As a company, we pledge to provide a transparent view of our progress against the goals—and we stay true to it. We present our key performance indicators, or KPIs, to our stakeholders and teams so they can see how we are doing and we as a company can embrace what we need to get better at.

Context

The problems that we solve are based on a certain context, and the constraints of each team are unique. We respect that, and we help the stakeholders and the teams understand the context of the domain and the constraints within which we operate. This gives us an opportunity to understand the context and gain meaningful insights.

Collaboration

Collaboration can get really chaotic as teams scale. But it’s important to collaborate effectively to align the teams together for bigger goals. Be it looking for different ways of working or attempting to solve a technical problem together as a team, collaboration matters. When we collaborate—not only within a team but across teams—we will be able to achieve more than expected.

Platform orientation

One of our key goals as a product company is to ‘Innovate at scale’. To enable that we need multiple teams coming together. We have platform teams to build technology services that can be consumed by products. We are able to accelerate our journey while delivering great product experience without having to build things within each product separately. This is an area where we align ourselves to the platforms in order to collaborate and resolve dependencies and play as one team.

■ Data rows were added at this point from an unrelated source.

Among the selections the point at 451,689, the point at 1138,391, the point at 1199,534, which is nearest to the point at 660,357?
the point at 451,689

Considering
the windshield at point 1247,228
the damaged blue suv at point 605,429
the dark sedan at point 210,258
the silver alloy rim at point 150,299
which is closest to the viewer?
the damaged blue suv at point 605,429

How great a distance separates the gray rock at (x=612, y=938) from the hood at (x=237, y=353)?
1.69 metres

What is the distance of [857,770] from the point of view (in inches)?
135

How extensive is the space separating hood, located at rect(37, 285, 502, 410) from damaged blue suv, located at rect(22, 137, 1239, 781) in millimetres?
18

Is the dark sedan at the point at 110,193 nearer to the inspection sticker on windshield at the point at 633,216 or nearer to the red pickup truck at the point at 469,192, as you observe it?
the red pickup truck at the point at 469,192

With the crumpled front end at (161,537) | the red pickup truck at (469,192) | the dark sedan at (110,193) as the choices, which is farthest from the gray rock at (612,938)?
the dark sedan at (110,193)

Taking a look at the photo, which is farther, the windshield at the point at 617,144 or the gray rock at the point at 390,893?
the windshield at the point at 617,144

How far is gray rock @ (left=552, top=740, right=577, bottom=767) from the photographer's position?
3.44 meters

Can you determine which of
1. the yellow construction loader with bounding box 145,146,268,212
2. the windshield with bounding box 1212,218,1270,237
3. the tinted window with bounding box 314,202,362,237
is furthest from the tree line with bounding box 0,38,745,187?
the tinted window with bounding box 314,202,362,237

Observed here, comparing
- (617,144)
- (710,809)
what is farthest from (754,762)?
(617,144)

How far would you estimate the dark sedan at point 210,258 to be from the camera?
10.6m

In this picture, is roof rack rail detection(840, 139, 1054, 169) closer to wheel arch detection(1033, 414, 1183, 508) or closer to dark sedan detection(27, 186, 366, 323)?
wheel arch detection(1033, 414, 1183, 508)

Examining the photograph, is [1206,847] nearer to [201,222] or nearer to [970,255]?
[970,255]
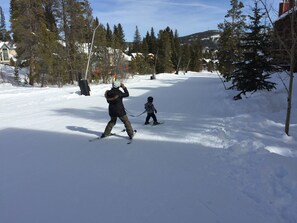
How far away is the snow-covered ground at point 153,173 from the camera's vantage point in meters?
3.79

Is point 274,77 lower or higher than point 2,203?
higher

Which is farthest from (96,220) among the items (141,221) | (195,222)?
(195,222)

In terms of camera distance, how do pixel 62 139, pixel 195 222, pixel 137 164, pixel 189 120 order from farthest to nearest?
pixel 189 120 < pixel 62 139 < pixel 137 164 < pixel 195 222

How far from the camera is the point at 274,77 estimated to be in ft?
60.0

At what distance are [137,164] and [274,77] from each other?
51.9ft

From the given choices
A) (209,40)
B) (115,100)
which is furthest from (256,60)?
(209,40)

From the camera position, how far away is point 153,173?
16.9ft

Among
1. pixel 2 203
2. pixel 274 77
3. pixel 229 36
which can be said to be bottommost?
pixel 2 203

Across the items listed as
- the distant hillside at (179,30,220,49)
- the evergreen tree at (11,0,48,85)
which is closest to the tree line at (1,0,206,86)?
the evergreen tree at (11,0,48,85)

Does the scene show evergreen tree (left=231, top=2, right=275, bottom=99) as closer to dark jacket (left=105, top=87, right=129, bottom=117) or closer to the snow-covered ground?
the snow-covered ground

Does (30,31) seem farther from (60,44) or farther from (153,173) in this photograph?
(153,173)

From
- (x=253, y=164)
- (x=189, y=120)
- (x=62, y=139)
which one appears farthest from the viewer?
(x=189, y=120)

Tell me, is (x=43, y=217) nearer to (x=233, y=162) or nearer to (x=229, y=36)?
(x=233, y=162)

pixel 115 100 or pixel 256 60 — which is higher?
pixel 256 60
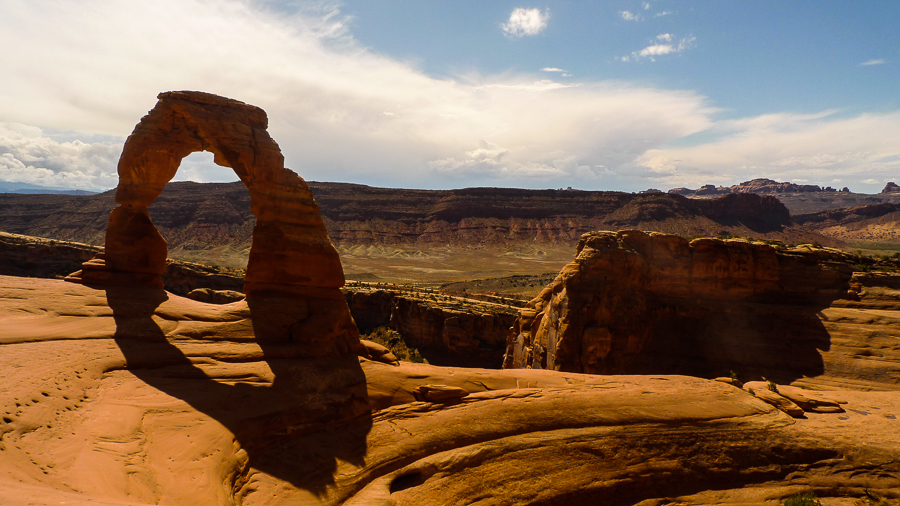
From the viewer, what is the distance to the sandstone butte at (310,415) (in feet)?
35.8

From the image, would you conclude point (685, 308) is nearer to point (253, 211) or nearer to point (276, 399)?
point (276, 399)

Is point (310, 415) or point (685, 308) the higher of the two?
point (685, 308)

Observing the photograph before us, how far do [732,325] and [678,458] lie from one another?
54.0ft

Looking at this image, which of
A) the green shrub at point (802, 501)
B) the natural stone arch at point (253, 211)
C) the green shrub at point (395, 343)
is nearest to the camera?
the green shrub at point (802, 501)

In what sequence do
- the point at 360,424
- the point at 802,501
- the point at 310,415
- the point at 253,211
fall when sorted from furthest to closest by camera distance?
the point at 253,211
the point at 360,424
the point at 310,415
the point at 802,501

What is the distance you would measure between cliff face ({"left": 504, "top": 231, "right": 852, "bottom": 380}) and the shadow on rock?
14529 mm

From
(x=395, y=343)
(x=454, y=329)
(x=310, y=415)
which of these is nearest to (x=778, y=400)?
(x=310, y=415)

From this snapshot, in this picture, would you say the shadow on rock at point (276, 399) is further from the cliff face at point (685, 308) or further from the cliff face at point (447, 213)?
the cliff face at point (447, 213)

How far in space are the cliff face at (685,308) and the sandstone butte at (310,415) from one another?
6.92 metres

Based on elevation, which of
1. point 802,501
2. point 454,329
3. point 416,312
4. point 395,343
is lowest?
point 395,343

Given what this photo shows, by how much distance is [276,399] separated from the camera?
14281mm

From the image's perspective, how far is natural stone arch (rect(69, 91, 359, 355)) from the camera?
60.5ft

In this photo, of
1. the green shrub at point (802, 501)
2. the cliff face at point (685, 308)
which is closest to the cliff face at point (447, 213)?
the cliff face at point (685, 308)

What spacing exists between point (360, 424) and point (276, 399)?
287 cm
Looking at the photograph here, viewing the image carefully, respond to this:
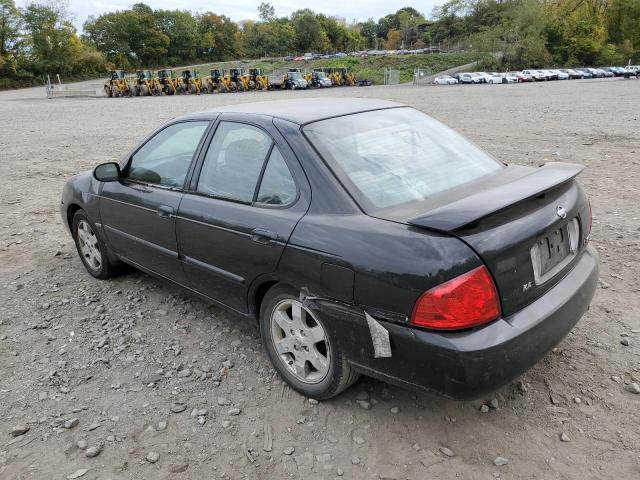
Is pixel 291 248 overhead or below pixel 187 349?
overhead

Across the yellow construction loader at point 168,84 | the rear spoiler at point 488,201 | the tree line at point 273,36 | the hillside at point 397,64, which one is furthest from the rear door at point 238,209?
the tree line at point 273,36

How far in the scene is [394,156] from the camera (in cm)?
Result: 296

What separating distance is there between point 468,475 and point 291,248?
A: 1.36 meters

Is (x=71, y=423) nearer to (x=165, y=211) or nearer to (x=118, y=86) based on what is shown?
(x=165, y=211)

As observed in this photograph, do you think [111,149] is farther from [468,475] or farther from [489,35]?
[489,35]

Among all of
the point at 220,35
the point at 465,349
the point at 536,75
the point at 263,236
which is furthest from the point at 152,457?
the point at 220,35

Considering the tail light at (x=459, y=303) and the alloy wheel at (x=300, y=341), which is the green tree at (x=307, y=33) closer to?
the alloy wheel at (x=300, y=341)

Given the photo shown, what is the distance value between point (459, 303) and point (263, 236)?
1.14 m

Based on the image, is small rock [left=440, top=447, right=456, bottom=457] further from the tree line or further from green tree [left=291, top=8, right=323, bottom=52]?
green tree [left=291, top=8, right=323, bottom=52]

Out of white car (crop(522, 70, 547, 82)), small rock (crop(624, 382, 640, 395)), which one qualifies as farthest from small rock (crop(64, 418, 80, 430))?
white car (crop(522, 70, 547, 82))

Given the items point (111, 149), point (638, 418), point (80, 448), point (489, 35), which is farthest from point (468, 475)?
point (489, 35)

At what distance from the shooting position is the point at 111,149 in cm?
1214

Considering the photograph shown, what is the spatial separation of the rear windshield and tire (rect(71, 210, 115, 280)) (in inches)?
101

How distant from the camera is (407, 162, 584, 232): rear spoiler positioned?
222 centimetres
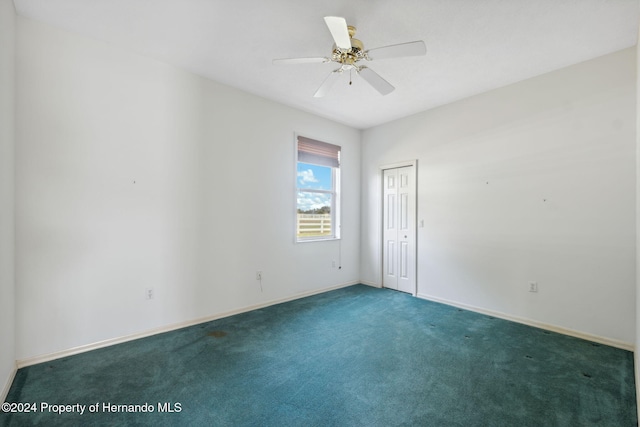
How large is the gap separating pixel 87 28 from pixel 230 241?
7.95 feet

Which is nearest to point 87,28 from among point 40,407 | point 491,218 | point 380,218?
point 40,407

We have monthly ‘cadence’ meetings wherein teams talk about their progress. With pride we showcase the things that we built and the lessons that we learned—and we generally come together to celebrate as a team.

While we were experimenting with ‘Aspirations’ initially, we started with a focused set of people including functional leads and technical architects. Then we opened it to whole teams so each and every member, irrespective of their roles, could participate.

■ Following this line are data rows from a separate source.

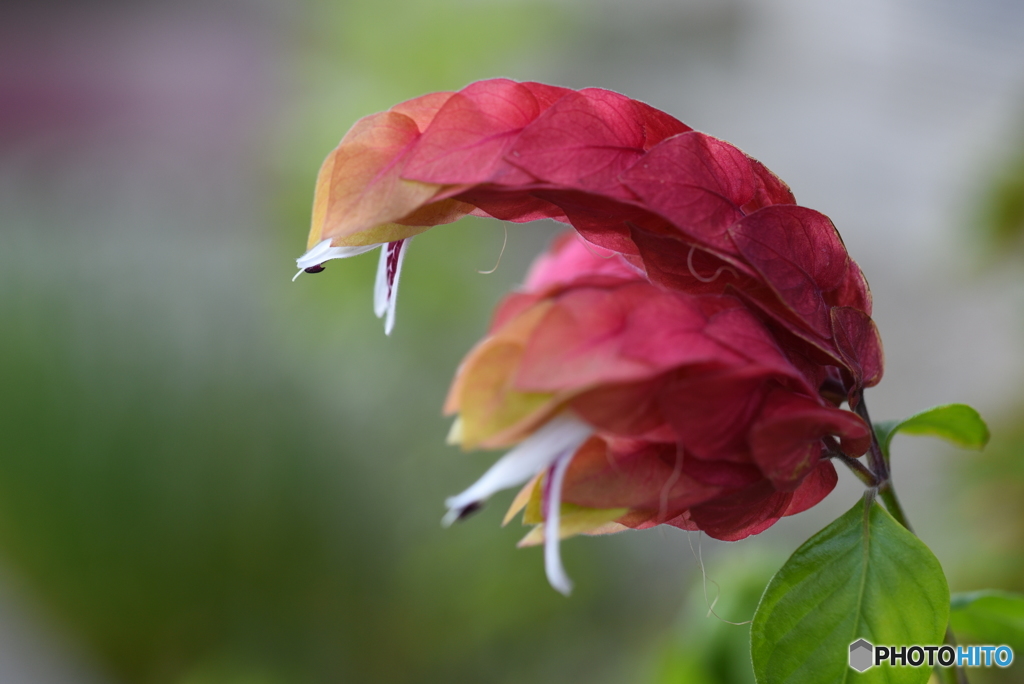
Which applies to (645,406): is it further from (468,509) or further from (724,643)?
(724,643)

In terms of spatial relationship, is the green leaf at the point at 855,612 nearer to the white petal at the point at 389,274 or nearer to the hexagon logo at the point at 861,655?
the hexagon logo at the point at 861,655

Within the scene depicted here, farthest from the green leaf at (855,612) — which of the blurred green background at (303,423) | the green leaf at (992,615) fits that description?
the blurred green background at (303,423)

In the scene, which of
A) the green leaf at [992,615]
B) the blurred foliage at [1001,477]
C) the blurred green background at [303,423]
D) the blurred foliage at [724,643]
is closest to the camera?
the green leaf at [992,615]

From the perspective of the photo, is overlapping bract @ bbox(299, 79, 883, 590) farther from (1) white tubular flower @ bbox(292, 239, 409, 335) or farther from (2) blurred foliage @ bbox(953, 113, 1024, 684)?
(2) blurred foliage @ bbox(953, 113, 1024, 684)

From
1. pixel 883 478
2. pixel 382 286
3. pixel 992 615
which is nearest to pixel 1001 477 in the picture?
pixel 992 615

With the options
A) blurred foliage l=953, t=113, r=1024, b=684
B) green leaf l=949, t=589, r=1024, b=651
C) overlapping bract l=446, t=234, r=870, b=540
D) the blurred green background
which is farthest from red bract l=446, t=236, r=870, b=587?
the blurred green background

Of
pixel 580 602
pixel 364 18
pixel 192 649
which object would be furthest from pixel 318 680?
pixel 364 18
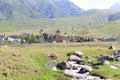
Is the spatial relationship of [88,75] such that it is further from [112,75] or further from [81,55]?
[81,55]

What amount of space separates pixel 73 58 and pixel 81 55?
5505 millimetres

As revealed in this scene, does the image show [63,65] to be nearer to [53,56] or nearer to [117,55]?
[53,56]

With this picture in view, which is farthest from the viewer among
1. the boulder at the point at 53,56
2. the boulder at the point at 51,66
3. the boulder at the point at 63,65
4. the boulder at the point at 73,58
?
the boulder at the point at 53,56

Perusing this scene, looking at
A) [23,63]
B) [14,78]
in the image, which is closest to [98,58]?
[23,63]

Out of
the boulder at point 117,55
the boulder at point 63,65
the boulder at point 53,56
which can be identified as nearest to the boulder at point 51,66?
the boulder at point 63,65

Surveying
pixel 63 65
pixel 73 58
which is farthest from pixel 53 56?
pixel 63 65

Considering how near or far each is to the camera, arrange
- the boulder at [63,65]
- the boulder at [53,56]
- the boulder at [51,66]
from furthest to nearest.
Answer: the boulder at [53,56]
the boulder at [63,65]
the boulder at [51,66]

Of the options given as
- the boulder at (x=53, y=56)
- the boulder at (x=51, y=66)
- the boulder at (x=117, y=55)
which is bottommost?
the boulder at (x=51, y=66)

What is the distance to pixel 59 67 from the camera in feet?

We usually keep it dynamic and spirited to keep the energy levels across teams high. Here are some of the things we discuss:

Business overview

  1. Revenue goals and our progress (current annual recurring revenue, forecasted ARR, trends in ARR, and monthly recurring revenue)
  2. Business metrics such as average revenue per user, and customer acquisition cost:lifetime value ratio
  3. Net promoter score, user engagement, and churn metrics

Roadmap and vision

This is to set the context for ‘why’ and ‘what’ we are building and to inspire teams to reach their goals.

Look-back

  1. Top accomplishments/features delivered in the previous quarter
  2. Top challenges faced in the previous quarter
  3. Retrospective items across teams

Key performance indicators

  1. Predictability percentage
  2. Product velocity
  3. Innovation epics
  4. L2 statistics, such as tickets that need assistance from product development teams
  5. Adherence to service level agreements for performance/security incidents
  6. Squad health check (overall)

Product demos

Learnings/failed experiments

The purpose of this is to:

  • Promote the culture of ‘fail fast,’ and learn from it; and
  • Share the lessons across teams to enable them to learn from each other.

Appreciations

This space is to make teams proud of their accomplishments/contributions and to motivate the employees and recognize their efforts. ‘Culture Cards’ are given to employees who exhibit values as per the Freshworks culture code.

In summary, here are some of the key reasons why ‘Aspirations’ has worked for us since we started it more than two years ago:

  1. Teams are able to see the ‘Big Picture,’ which gives them purpose;
  2. Teams collaborate across the board to stay updated on what their colleagues are working on;
  3. Though we have multiple squads working across different modules, we all come together as one team and celebrate our milestones;
  4. Teams get motivated to understand the importance of their contributions and get recognized for them;
  5. Teams showcase what they have built with pride and talk about failed experiments— with even more pride, confident that they will learn from their failures.